Seguimos os passos da manifestação da demência. Françoise Lebrun tem um desempenho impressionante como a mulher perdida no labirinto de sua mente, materializado seja nos cômodos da casa, seja numa loja onde ela entra sem saber o que quer. As oscilações da memória a levam a desconhecer os parentes e destruir coisas que não podiam ser destruídas. O olhar vazio e assustado, os balbucios e os gestos sem nexo da atriz criam uma caracterização de enorme eficácia.
Vortex se avizinha de clássicos recentes sobre danos de saúde a idosos, como Amor, de Michael Haneke, e Meu Pai, de Florian Zeller. Gaspar Noé usa um dispositivo bastante explícito para realçar a solidão incontornável de cada membro da família: à exceção das duas primeiras cenas, a tela se divide em duas por todo o filme. Cada personagem é seguido por uma câmera. Mesmo que duas ou mais pessoas se encontrem próximas num mesmo recinto, a partição exprime o isolamento fundamental em que cada uma administra (ou não) o seu mundo. Privilegiando o tempo real e as simultaneidades para intensificar o efeito de realidade, cada corte é marcado por um breve escurecimento da tela.
No plano sonoro, também realista ao extremo, ouvem-se dissertações sobre luto, esquecimento ou introjeção do ente perdido, memória saudável e memória traumática, etc.
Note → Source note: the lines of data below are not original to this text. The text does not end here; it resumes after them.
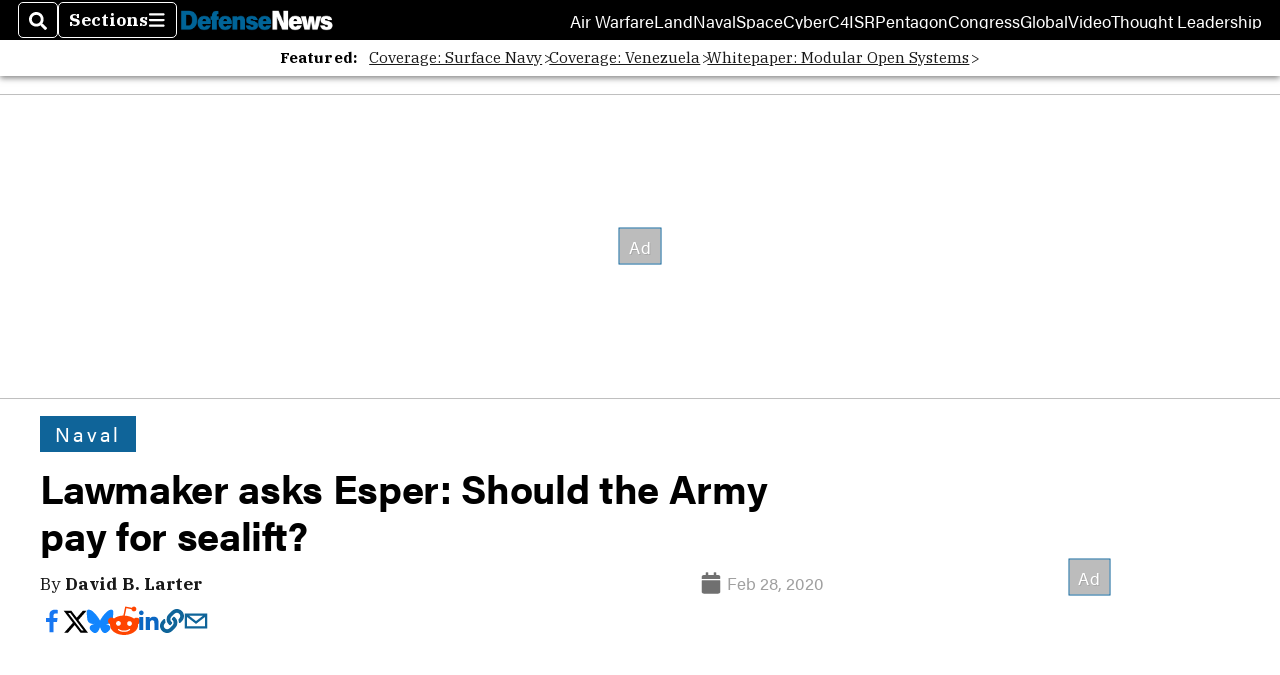

--- FILE ---
content_type: text/html; charset=utf-8
request_url: https://www.google.com/recaptcha/api2/aframe
body_size: 255
content:
<!DOCTYPE HTML><html><head><meta http-equiv="content-type" content="text/html; charset=UTF-8"></head><body><script nonce="Zaal-OxeZus3kbnLhsKjtQ">/** Anti-fraud and anti-abuse applications only. See google.com/recaptcha */ try{var clients={'sodar':'https://pagead2.googlesyndication.com/pagead/sodar?'};window.addEventListener("message",function(a){try{if(a.source===window.parent){var b=JSON.parse(a.data);var c=clients[b['id']];if(c){var d=document.createElement('img');d.src=c+b['params']+'&rc='+(localStorage.getItem("rc::a")?sessionStorage.getItem("rc::b"):"");window.document.body.appendChild(d);sessionStorage.setItem("rc::e",parseInt(sessionStorage.getItem("rc::e")||0)+1);localStorage.setItem("rc::h",'1769013501033');}}}catch(b){}});window.parent.postMessage("_grecaptcha_ready", "*");}catch(b){}</script></body></html>

--- FILE ---
content_type: application/javascript; charset=utf-8
request_url: https://fundingchoicesmessages.google.com/f/AGSKWxWQhrXb2Z3MUGbkkIdxhKmqRLFlMtJeZByJYSwo4iPyuj-flsBZRPP4Y6iJsRk1EDIXWu728WsTJlXtByl84ff1dw08ozwCImo7EDflhvZI6tBHjDhFWaOZhjDUZvffzuAnElh5lrNQg42XDAIoPvzvPW389ucMt8GVke_OSxwYL485Q_QUpCJ10XTB/_/AdNewsclip14./google-afc-/ysmads./adsbyadsn./mobile-ad.
body_size: -1289
content:
window['0d5454f0-5485-4d6c-9aed-6fee52d29a51'] = true;

--- FILE ---
content_type: application/javascript; charset=utf-8
request_url: https://fundingchoicesmessages.google.com/f/AGSKWxU899-3siFmnofyRScANDSKF4ZVHoIX7_OOMCu8VbQVp9ELpkSoZJ5VhA0x2U5xRxYBz40pb40oYGmQ5CcL0Ij2JSjxBQ_OdT2xaaeiQiowP4H1En7NXlsc0jA7RjIYD4Aait72Aw==?fccs=W251bGwsbnVsbCxudWxsLG51bGwsbnVsbCxudWxsLFsxNzY5MDEzNTAxLDQ1ODAwMDAwMF0sbnVsbCxudWxsLG51bGwsW251bGwsWzcsMTAsNl0sbnVsbCxudWxsLG51bGwsbnVsbCxudWxsLG51bGwsbnVsbCxudWxsLG51bGwsMV0sImh0dHBzOi8vd3d3LmRlZmVuc2VuZXdzLmNvbS9uYXZhbC8yMDIwLzAyLzI4L3Nob3VsZC10aGUtdXMtYXJteS1wYXktZm9yLXNlYWxpZnQvIixudWxsLFtbOCwiOW9FQlItNW1xcW8iXSxbOSwiZW4tVVMiXSxbMTYsIlsxLDEsMV0iXSxbMTksIjIiXSxbMjQsIiJdLFsyOSwiZmFsc2UiXV1d
body_size: 137
content:
if (typeof __googlefc.fcKernelManager.run === 'function') {"use strict";this.default_ContributorServingResponseClientJs=this.default_ContributorServingResponseClientJs||{};(function(_){var window=this;
try{
var qp=function(a){this.A=_.t(a)};_.u(qp,_.J);var rp=function(a){this.A=_.t(a)};_.u(rp,_.J);rp.prototype.getWhitelistStatus=function(){return _.F(this,2)};var sp=function(a){this.A=_.t(a)};_.u(sp,_.J);var tp=_.ed(sp),up=function(a,b,c){this.B=a;this.j=_.A(b,qp,1);this.l=_.A(b,_.Pk,3);this.F=_.A(b,rp,4);a=this.B.location.hostname;this.D=_.Fg(this.j,2)&&_.O(this.j,2)!==""?_.O(this.j,2):a;a=new _.Qg(_.Qk(this.l));this.C=new _.dh(_.q.document,this.D,a);this.console=null;this.o=new _.mp(this.B,c,a)};
up.prototype.run=function(){if(_.O(this.j,3)){var a=this.C,b=_.O(this.j,3),c=_.fh(a),d=new _.Wg;b=_.hg(d,1,b);c=_.C(c,1,b);_.jh(a,c)}else _.gh(this.C,"FCNEC");_.op(this.o,_.A(this.l,_.De,1),this.l.getDefaultConsentRevocationText(),this.l.getDefaultConsentRevocationCloseText(),this.l.getDefaultConsentRevocationAttestationText(),this.D);_.pp(this.o,_.F(this.F,1),this.F.getWhitelistStatus());var e;a=(e=this.B.googlefc)==null?void 0:e.__executeManualDeployment;a!==void 0&&typeof a==="function"&&_.To(this.o.G,
"manualDeploymentApi")};var vp=function(){};vp.prototype.run=function(a,b,c){var d;return _.v(function(e){d=tp(b);(new up(a,d,c)).run();return e.return({})})};_.Tk(7,new vp);
}catch(e){_._DumpException(e)}
}).call(this,this.default_ContributorServingResponseClientJs);
// Google Inc.

//# sourceURL=/_/mss/boq-content-ads-contributor/_/js/k=boq-content-ads-contributor.ContributorServingResponseClientJs.en_US.9oEBR-5mqqo.es5.O/d=1/exm=ad_blocking_detection_executable,kernel_loader,loader_js_executable,web_iab_us_states_signal_executable/ed=1/rs=AJlcJMwtVrnwsvCgvFVyuqXAo8GMo9641A/m=cookie_refresh_executable
__googlefc.fcKernelManager.run('\x5b\x5b\x5b7,\x22\x5b\x5bnull,\\\x22defensenews.com\\\x22,\\\x22AKsRol93S_UHd9EyOoiQuE0TNvDVJdE8rqCVKKOgWIa7-2Wi4122nMay3bs9U62Xz-XbynWP3ftsVl6jGkk8pLglpjQOhRSOw3goep6wgdHXI91P8ZvYti7IT2-6-otH1WhEuUnQZYeqdSWBIDmxJZt4lhmTxwkWtw\\\\u003d\\\\u003d\\\x22\x5d,null,\x5b\x5bnull,null,null,\\\x22https:\/\/fundingchoicesmessages.google.com\/f\/AGSKWxV6P7aOqCVsSW3P5K3WGchpeOJVOV789Rm-2oQL3LDZ-O2xVk1u6kpUJh2wjOWGx2BEULcgGWFO_AGLSeBrBZmQp0nAK2tXyxE4jU6tDKG7aeL5T0xwdl806F1VWt-WJkUVijg9xg\\\\u003d\\\\u003d\\\x22\x5d,null,null,\x5bnull,null,null,\\\x22https:\/\/fundingchoicesmessages.google.com\/el\/AGSKWxXwZf4SvOvgZlpnjNX9phUb3wQst_9M3q6Yeh22R0JrhyC6K1HfmiSmxUWO8GsI3P4hl-n99hcwkqCRuMfmu-Q2-S6j74Ngjn4tzR3Qx3NhH-xqNRb1Zslw2w-k0lYwrcfFuBq7tQ\\\\u003d\\\\u003d\\\x22\x5d,null,\x5bnull,\x5b7,10,6\x5d,null,null,null,null,null,null,null,null,null,1\x5d\x5d,\x5b3,1\x5d\x5d\x22\x5d\x5d,\x5bnull,null,null,\x22https:\/\/fundingchoicesmessages.google.com\/f\/AGSKWxXe6qFDdLfqH2YcA-6Gl43t83Q_vm4c0L12GwBSEOGGvzsQEuBhpNhpPvDnEw7LHlasDEcbrOYevJl_7IELMGYfPdOIi6KthcESL3ukh5vwKdmI4tL1Ru8D1xM1jrxXq3AK1qqKRQ\\u003d\\u003d\x22\x5d\x5d');}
Palavras essas que, soadas no ambiente da casa entulhada de livros, parecem ser ouvidas somente por nós, espectadores, como uma espécie de comentário extradiegético (fora da cena).
Conhecido pela radicalidade com que aborda seus temas, o argentino-francês Gaspar Noé (Irreversível, Viagem Alucinante, Love, Clímax) não abre margem para consolo nessa história em linha reta. A doença (física ou mental) é um vórtice que arrasta vivos e mortos ao encontro de um muro de pedra – imagem que abre e fecha o filme.
A encenação naturalista impecável, se por um lado nos faz imergir naquele pesadelo familiar, por outro pode ser vista também como uma mera exposição da fragilidade e da fatalidade. Depende de como cada um encara esse tipo de filme. De minha parte, achei essa dureza uma grande virtude.